Les hedge-funds ont-ils dépassé la « hedge »[*] ?


Olivier Pastré

Professeur à l’Université

de Paris VIII




 

Les hedge-funds n’ont pas fini de faire parler d’eux. En première ligne sur les dossiers Arcelor, Suez et Euronext, ces fonds, par leur activisme, bousculent la gouvernance de certains de nos « champions nationaux » et remettent ainsi en question le concept même de « patriotisme économique ». Par ailleurs, la quasi-faillite du fonds Amaranth (perte de 60% du capital et licenciement de 60% des effectifs) « interpelle au niveau du vécu » (pour reprendre une expression psychanalytique) ces nouveaux « gendarmes » de la finance mondiale.

Sur ce sujet, comme sur tout autre, il faut raison garder. Ni trop d’honneur, ni trop d’indignité. Le rôle de ces fonds est plutôt positif au niveau macroéconomique et plutôt négatif au niveau microéconomique.

Au niveau macroéconomique, les hedge-funds sont critiquables d’un double point de vue. D’abord, ils ont pour effet d’accroître la volatilité des marchés. Alors qu’ils avaient été créés, à la fin des années 1940, pour permettre une meilleure couverture des risques, ils se sont progressivement transformés, grâce au pouvoir donné par l’effet de levier, en amplificateurs des rythmes boursiers. Par ailleurs, ces fonds souffrent, dans bien de cas, d’une opacité qui justifie certaines mises en garde, voire l’établissement de certains « garde-fous ».

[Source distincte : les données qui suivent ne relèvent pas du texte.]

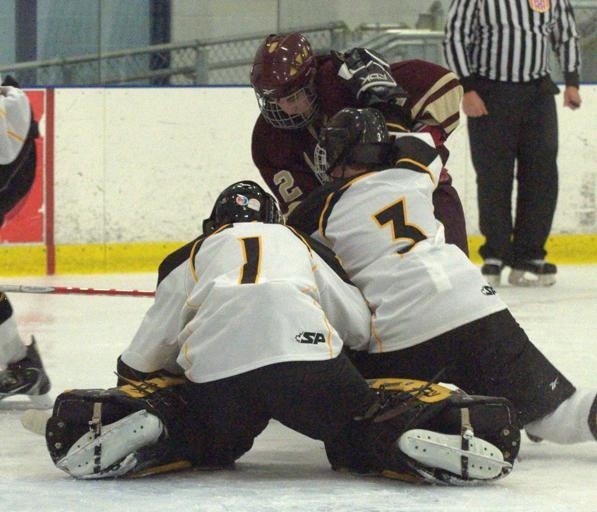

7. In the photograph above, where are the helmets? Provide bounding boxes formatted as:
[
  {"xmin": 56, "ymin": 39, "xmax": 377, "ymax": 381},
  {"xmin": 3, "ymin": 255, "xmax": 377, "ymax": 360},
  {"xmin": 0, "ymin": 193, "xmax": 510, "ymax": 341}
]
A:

Il n’en reste pas moins vrai que ces fonds, qui, avec leurs 1 300 milliards de dollars, représentent près de la moitié des échanges en bourse, offrent à la Finance ce dont elle a le plus besoin, à savoir la liquidité. Les hedge-funds, en alimentant les marchés en transactions, permettent à ceux-ci de « respirer », ce qui bénéficie à l’ensemble des intervenants. Ce faisant, les hedge-funds assurent une fonction de quasi-service public.

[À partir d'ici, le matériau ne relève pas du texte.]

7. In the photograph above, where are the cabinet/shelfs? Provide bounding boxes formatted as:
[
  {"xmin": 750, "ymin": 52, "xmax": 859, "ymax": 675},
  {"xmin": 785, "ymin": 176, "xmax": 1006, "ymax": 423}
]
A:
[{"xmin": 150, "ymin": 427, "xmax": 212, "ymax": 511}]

Ce qui est vrai au niveau macroéconomique, ne l’est pas nécessairement au niveau microéconomique. Les hedge-funds sont, par nature, fragiles. Les épargnants leur demandent un rendement supérieur à la moyenne. Ce rendement ne peut être obtenu que par la prise de risques. La faillite de LTCM a failli provoquer une crise systémique en 1998. Il serait urgent de ne pas considérer que le risque a disparu des marchés et des bilans bancaires[†]. Mais ce qui est plus grave c’est que les risques que prennent les hedge-funds sont transférés sur leurs clients sans que ceux-ci en aient toujours clairement la conscience. Cet effet de « dissémination » jouant aussi à plein avec les dérivés de crédit, il convient d’être extrêmement vigilant.

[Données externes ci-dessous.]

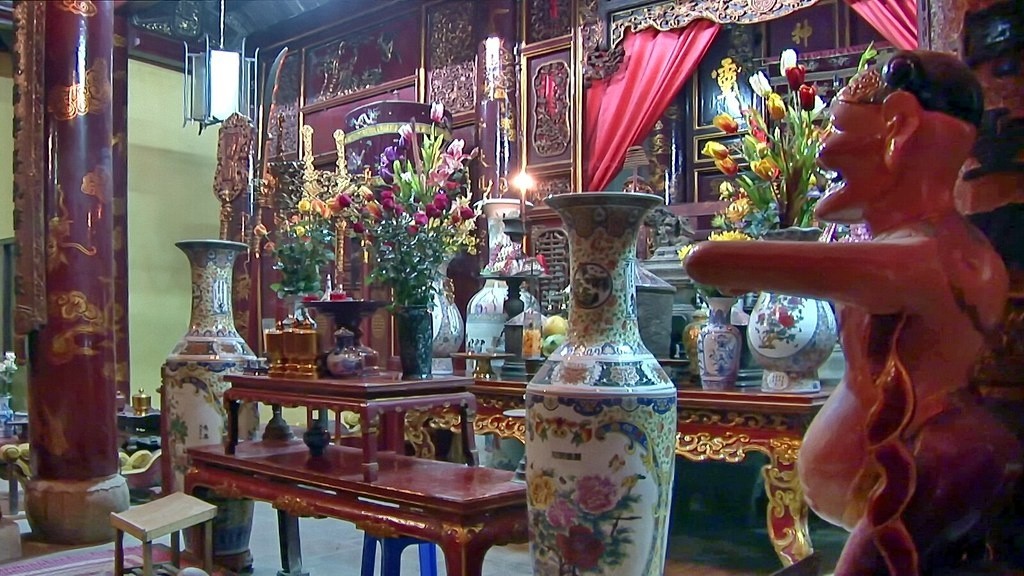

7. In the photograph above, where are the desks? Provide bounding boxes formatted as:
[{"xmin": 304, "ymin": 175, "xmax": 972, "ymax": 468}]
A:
[
  {"xmin": 184, "ymin": 435, "xmax": 527, "ymax": 576},
  {"xmin": 469, "ymin": 378, "xmax": 836, "ymax": 576},
  {"xmin": 220, "ymin": 373, "xmax": 483, "ymax": 484}
]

Mais le principal défaut des hedge-funds tient à leur « activisme ». Certains auteurs considèrent que ces fonds, en investissant dans des entreprises mal gérées, assument une fonction « disciplinaire ». C’est probablement vrai dans certains cas. Mais l’objectif de ces fonds étant la rentabilité maximale à court terme, on peut considérer que, dans bien des cas, leur intervention a un effet déstabilisateur. Cela a été clairement démontré dans le cas d’Arcelor. Espérons que cela ne le soit pas dans les cas de Suez et d’Euronext. L’indépendance énergétique de la France et le devenir des Bourses européennes dictés par des actionnaires strictement financiers, cela ne peut, en aucun cas, constituer un optimum.

Que faire face à ces risques ? C’est très simple. D’abord, mieux connaître les hedge-funds en les « incitant » à plus de transparence (en terme de reporting comme en terme d’information de leur clientèle). Ensuite en recomposant le capital de nos « champions nationaux » pour les insensibiliser par rapport à l’activisme « short-termist ». Ah, patriotisme économique, quand tu nous tiens…

 



[*] hedge = limite

[†] O. Pastré, « Les défis de l’industrie bancaire », rapport au Ministre de l’Economie, Documentation Française, 2006.